> [Your assignment]
Write the lines below as a JSON list of strings, one string per line, leaving out any blank lines. Don't include the pictures.

> [Extracted data]
=== Begin Enclosure ===

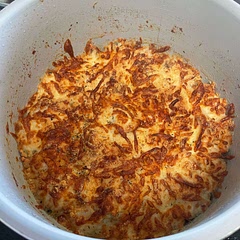 Made it completely in my Ninja Foodi. Omitted the pork rinds. Turned out awesome!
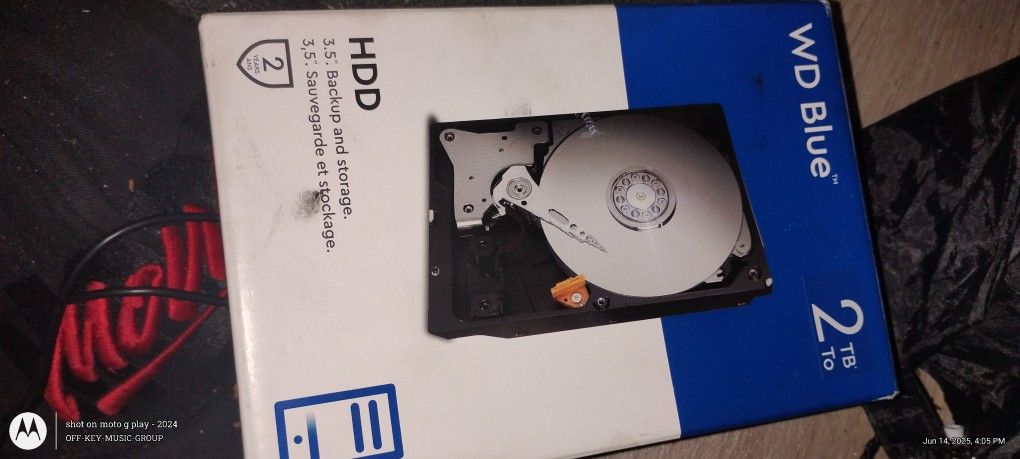 2TB HARD DRIVE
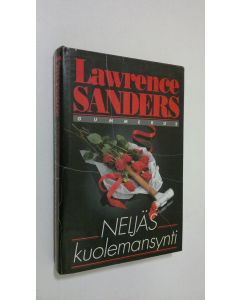 Kirjailijan Lawrence Sanders käytetty kirja Neljäs kuolemansynti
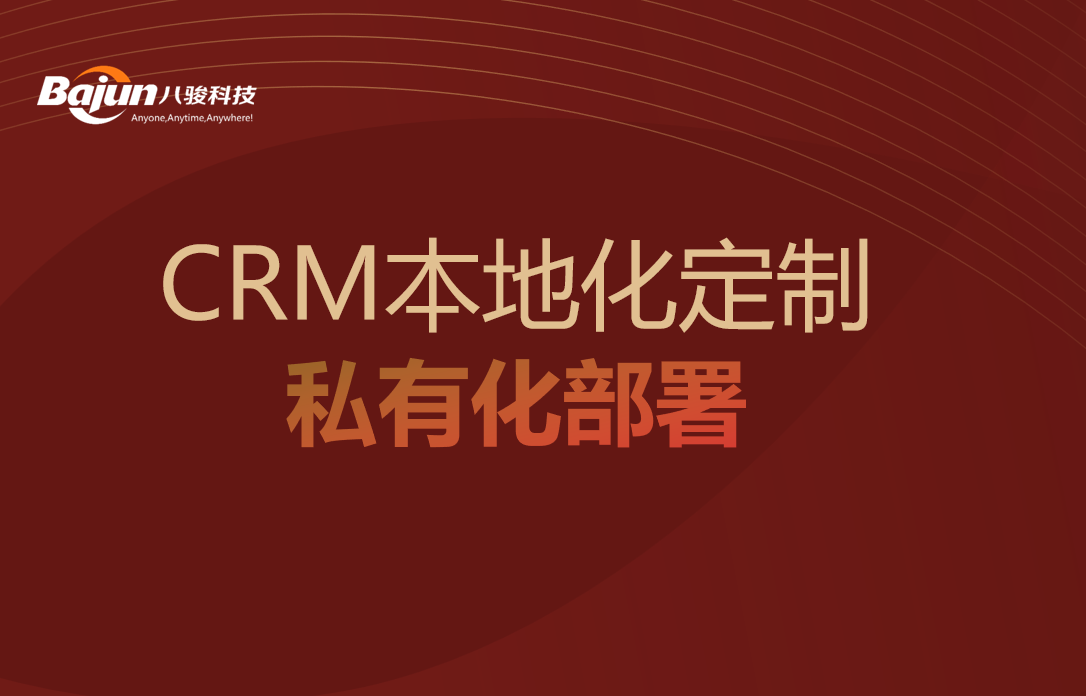 CRM本地化定制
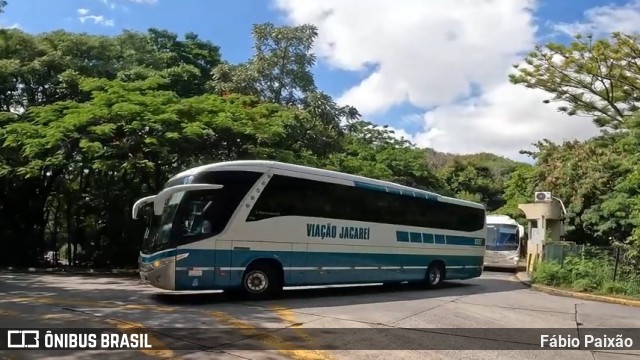 Viação Jacareí 8227 na cidade de São Paulo, São Paulo, Brasil, por Fábio Paixão. Número da foto: #13182876.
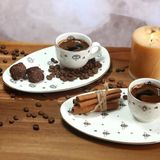 Porland Ruby Veni Vidi 2'li Kahve İkram Takımı
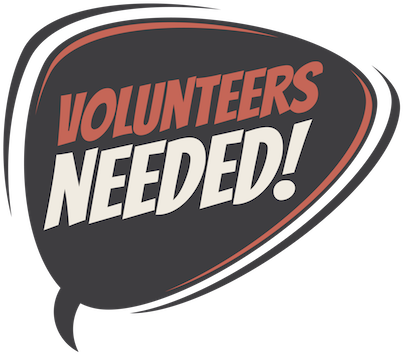 Volunteers Needed - Calling For Volunteers Png (450x450), Png Download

=== End Enclosure ===

> [Task result]
[
  " Made it completely in my Ninja Foodi. Omitted the pork rinds. Turned out awesome!",
  " 2TB HARD DRIVE",
  " Kirjailijan Lawrence Sanders käytetty kirja Neljäs kuolemansynti",
  " CRM本地化定制",
  " Viação Jacareí 8227 na cidade de São Paulo, São Paulo, Brasil, por Fábio Paixão. Número da foto: #13182876.",
  " Porland Ruby Veni Vidi 2'li Kahve İkram Takımı",
  " Volunteers Needed - Calling For Volunteers Png (450x450), Png Download"
]